→ **PROBLEM TO WORK ON**:
In the forum thread below, condense the paragraph that begins "Saw this at Interbike" while keeping its main facts.

→ **STUDY TEXT**:
---+---
# A cool looking Quad



## puncturerepairkit (Aug 18, 2007)

More pictures from here oregon manifest 2011 - a set on Flickr

I don't know anything about it, or the Oregon Manifest. I just came across the pic and thought some of you guys might like to see it.

I do wonder if it has a rear diff though, it's hard to tell.


----------



## marks_bike (Aug 22, 2006)

Man that looks fun!


----------



## jgerhardt (Aug 31, 2009)

Man that looks HEAVY!


----------



## JaquesN (Sep 14, 2009)

Rear view from Flickr.


DSCF1311 by Tomas.Quinones, on Flickr

Still can't tell if it's a differential.


----------



## Kavik (Apr 13, 2007)

Contes Engineering


----------



## jgerhardt (Aug 31, 2009)

Kavik said:


> Contes Engineering


Thanks for the link, they have some video's on the site showing the thing in action. Looks pretty fun.


----------



## todwil (Feb 1, 2007)

Saw this at Interbike they had a video playing, with them riding it at a BMX track looked like a lot of fun I think the guy told us it weighed 45#


----------



## coffeecup (Sep 28, 2011)

*Quad brakes*

For some reason the pics don't display on my system. 

Does your quad have disc brakes? I am interested in how you did the mounts.

CC


----------



## Walt (Jan 23, 2004)

*Even more fun if...*

It's neat, but fun? Fun would be taking away 2 of the wheels and 3/4 of the weight and going for a ride where you could lean steer and bunnyhop and stuff...

If you're going with more than 2 wheels, may as well go all the way.

-Walt



marks_bike said:


> Man that looks fun!


----------



## coffeecup (Sep 28, 2011)

Walt said:


> It's neat, but fun? Fun would be taking away 2 of the wheels and 3/4 of the weight and going for a ride where you could lean steer and bunnyhop and stuff...
> 
> If you're going with more than 2 wheels, may as well (link)
> -Walt


Well, yes... but I will be mounting these brakes on off road wheelchairs, and the 3+ wheel design is somehow standard in that business... 

CC


----------



## David C (May 25, 2011)

I'd put some 2.4 tires on that thing and rip up the DH section


----------



## Drew Diller (Jan 4, 2010)

I'd heard one very practical use case for a quad cycle: someone who has suffered brain damage in the part that controls balance. Like this one: http://forums.mtbr.com/fat-bikes/fat-quad-cycle-650121.html

Pretty neat, but otherwise, no thanks.


----------



## Schmucker (Aug 23, 2007)

Maybe if it had an electric motor... and could go 60mph...


----------



## ChazB (Jul 27, 2011)

wont be able to take it on single tracks! i am out


----------
---+---
→ **EXCERPTED RECORDS**:
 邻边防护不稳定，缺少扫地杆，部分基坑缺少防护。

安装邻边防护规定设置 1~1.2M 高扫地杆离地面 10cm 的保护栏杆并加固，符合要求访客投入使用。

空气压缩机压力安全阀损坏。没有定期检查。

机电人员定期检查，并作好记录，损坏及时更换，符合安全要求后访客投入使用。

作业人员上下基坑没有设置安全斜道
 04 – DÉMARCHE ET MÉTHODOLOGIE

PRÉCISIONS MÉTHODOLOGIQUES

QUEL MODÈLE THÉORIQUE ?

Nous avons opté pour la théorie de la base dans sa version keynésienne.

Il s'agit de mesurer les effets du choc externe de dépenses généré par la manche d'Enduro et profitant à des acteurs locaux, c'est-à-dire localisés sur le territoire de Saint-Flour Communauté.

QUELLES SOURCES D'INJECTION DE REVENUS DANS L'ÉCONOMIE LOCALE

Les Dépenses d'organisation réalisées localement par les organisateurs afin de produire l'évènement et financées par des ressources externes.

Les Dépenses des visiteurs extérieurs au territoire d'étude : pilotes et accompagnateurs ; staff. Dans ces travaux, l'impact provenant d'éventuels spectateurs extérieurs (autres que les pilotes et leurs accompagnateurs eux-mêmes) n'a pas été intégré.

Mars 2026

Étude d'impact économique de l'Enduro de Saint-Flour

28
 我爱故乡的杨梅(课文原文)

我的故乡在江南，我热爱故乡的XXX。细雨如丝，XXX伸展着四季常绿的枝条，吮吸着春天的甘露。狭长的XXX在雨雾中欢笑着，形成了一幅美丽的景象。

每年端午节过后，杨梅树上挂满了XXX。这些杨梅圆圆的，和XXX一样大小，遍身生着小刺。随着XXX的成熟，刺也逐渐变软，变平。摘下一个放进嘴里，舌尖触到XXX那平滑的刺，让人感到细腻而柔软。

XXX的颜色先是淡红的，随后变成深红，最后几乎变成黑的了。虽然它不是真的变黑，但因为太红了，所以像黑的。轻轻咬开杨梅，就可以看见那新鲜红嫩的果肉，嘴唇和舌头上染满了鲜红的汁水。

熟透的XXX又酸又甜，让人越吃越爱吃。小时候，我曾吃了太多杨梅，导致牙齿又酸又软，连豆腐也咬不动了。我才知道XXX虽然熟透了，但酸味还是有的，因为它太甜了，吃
---+---
→ **TASK ANSWER**:
Seen at Interbike, where a video showed it being ridden on a BMX track and looking like great fun; someone there reportedly said it weighed 45 pounds.